Клара ухватилась за мой палец, который аккуратно вошел в ее ладошку, как ключ подходит к замку. Я представила, как она будет тянуться за моим пальцем потом, как ее пальчики сомкнутся в пустоте, и крепче прижала ее к себе. Мой отец, которого мы с братом Недом называли Эйбом, потому что так его называла наша мать, стоял немного позади; его лицо оставалось в тени. Он не держал ребенка. Раньше повитуха – толстая женщина, которая была такой же прижимистой, как и осторожной, – предложила ему подержать Клару, пока я бессильно лежала на кровати, омываемая волнами боли, но он покачал головой, как будто она была прокаженной, предложившей ему персик.

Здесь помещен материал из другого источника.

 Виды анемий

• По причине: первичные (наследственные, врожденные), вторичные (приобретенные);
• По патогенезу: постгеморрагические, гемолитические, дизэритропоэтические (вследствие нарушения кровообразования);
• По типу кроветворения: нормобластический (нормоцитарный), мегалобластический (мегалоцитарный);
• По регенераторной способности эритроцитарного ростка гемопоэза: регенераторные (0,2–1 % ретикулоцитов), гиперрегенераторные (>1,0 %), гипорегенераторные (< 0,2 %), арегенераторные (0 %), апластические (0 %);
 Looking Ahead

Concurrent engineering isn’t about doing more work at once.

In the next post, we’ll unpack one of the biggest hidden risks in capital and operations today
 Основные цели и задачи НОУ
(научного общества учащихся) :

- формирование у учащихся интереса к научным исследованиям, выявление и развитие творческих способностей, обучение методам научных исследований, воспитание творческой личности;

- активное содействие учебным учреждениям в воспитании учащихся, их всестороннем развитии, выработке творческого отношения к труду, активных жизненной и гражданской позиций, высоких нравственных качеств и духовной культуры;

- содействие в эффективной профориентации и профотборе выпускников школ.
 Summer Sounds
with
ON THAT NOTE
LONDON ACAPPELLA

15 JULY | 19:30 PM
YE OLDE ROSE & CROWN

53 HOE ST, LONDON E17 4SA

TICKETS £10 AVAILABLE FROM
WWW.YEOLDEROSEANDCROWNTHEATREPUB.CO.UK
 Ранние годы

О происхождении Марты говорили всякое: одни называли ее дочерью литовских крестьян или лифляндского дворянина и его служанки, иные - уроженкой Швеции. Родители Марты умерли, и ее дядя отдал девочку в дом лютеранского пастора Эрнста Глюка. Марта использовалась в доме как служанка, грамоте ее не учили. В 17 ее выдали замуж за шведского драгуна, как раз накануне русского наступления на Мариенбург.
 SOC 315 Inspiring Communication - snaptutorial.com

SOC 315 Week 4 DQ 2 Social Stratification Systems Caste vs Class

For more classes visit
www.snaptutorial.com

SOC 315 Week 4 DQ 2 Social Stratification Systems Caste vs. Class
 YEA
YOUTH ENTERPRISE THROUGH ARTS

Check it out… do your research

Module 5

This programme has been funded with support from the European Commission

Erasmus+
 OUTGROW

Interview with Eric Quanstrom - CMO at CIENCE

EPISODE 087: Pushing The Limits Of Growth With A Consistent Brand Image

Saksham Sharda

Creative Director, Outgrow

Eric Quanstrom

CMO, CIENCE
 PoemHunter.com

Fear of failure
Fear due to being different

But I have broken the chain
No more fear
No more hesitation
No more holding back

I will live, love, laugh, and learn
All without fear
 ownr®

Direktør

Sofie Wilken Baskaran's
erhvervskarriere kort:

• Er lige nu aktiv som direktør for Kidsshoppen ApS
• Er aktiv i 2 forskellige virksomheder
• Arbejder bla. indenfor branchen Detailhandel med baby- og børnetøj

Худой мужчина с костлявыми ногами и в парике проводил нас внутрь через вестибюль, не похожий ни на одно из мест, где я была. Повсюду блестящие поверхности, от ореховых перил до полированного корпуса высоких напольных часов. Единственным звуком был шелест наших юбок и шорох туфель по каменному полу – маленькое женское стадо, разбухшее от молока и несущее своих телят. Это было место для приглушенных, благовоспитанных голосов, а не для криков уличной торговки вроде меня.

Наша маленькая процессия поднялась по лестнице, застеленной алой ковровой дорожкой, и вошла в комнату с высоким потолком. Лишь одна женщина с младенцем могла войти в дверной проем, поэтому мы выстроились в очередь, как знатные дамы на балу. У женщины, стоявшей передо мной, была смуглая кожа, а ее черные волосы мелкими кудрями завивались из-под чепца. Ее малыш был беспокойным и производил больше шума, чем остальные, и она укачивала так же неумело, как и все мы. Я гадала, у скольких женщин были живы их собственные матери, которые могли бы показать им, как нужно укачивать и кормить младенцев. В тот день я, наверное, пятьдесят раз подумала о моей матери – больше, чем за весь прошлый год. Раньше я ощущала ее присутствие в скрипе половиц и в теплой кровати, но теперь все закончилось.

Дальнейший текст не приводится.